◆ **DOCUMENT SEGMENT**
— START —
Exhibit 10.1
SALE OF RECEIVABLES
(WITH PROGRAM FEES)
SUPPLIER AGREEMENT
between
ADVANCED MICRO DEVICES,
INC.,
a Delaware corporation
and
IBM CREDIT LLC,
a Delaware limited liability company
March 26, 2008
THIS SALE OF RECEIVABLES (WITH
PROGRAM FEES) – SUPPLIER AGREEMENT (“Agreement”) is made this 26th day
of March, 2008, by and between ADVANCED MICRO DEVICES, INC., a
Delaware corporation (“Supplier”), and IBM CREDIT LLC,
a Delaware limited liability company (“IBM
GF”).
THE PARTIES AGREE AS
FOLLOWS:
1.0 DEFINITIONS AND
INTERPERTATION
DEFINITIONS
: In this Agreement:
“Agreement”
means this Sale of Receivables (with Program Fees)
– Supplier Agreement, including (unless the context otherwise
requires) Schedule A, Schedule B and any other schedules or
exhibits attached hereto and incorporated herein.
“Associated
Rights” means in relation to any Receivable or Products any of
the following (i) all the Supplier’s rights by law as an
unpaid vendor or under the sale contract; (ii) documentary
evidence of the sale contract or its performance or of any disputes
arising; (iii) documents of title, warehouse keeper’s
receipts, bills of lading, shipping documents, airway bills or
similar documents; (iv) the benefit of all insurances;
(v) all remittances, instruments, securities, bonds,
guarantees and indemnities and accounting records; and
(vi) all of the Supplier’s interest in all Products
represented by such Receivable and in all Products returned by, or
reclaimed, repossessed, or recovered from, the Buyer; and
(vii) all accounts, instruments, general intangibles,
documents, chattel paper, and letter of credit rights related to
such Receivable.
— END —
◆ **DATA EXCERPT**
— START —
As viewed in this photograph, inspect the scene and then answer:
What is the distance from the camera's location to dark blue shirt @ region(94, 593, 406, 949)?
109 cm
— END —
◆ **PROBLEM STATEMENT**
Continue the receivables sale agreement between Advanced Micro Devices, Inc. and IBM Credit LLC from the point where it stops. The material has no connection to the text.

◆ **RESULT OF THIS EXERCISE**
“Base
Rate” means the rate per annum referred to in Schedule A,
but where the Base Rate is determined by reference to a published
interest rate and that rate ceases to be published for any reason,
IBM GF will use another appropriate interest rate as the reference
rate so that IBM GF remains in a financial position equivalent to
that before the original reference rate ceased to be
published.
“Billing
Document” means any Supplier Invoice, Credit Note, Debit Note or
other document (amending, re-stating or replacing a Supplier
Invoice, Credit Note or Debit Note) issued by Supplier to a Buyer
for Products pursuant to any Master Purchase Agreement.
“Business
Day” means any day (other than Saturday or Sunday) on which
banks are open in London, England and/or New York, New York, USA
for business of the nature required for the purposes of this
Agreement.
“Buyer”
means any legal entity to which the Supplier sells or
licenses Products and which has a Buyer Agreement in existence at
the time of such transaction.
“Buyer
Agreement” means an agreement executed by and between a Buyer and
IBM GF, and any amendments or replacements thereto made from time
to time, under which the Buyer promises to pay Purchased
Receivables to IBM GF.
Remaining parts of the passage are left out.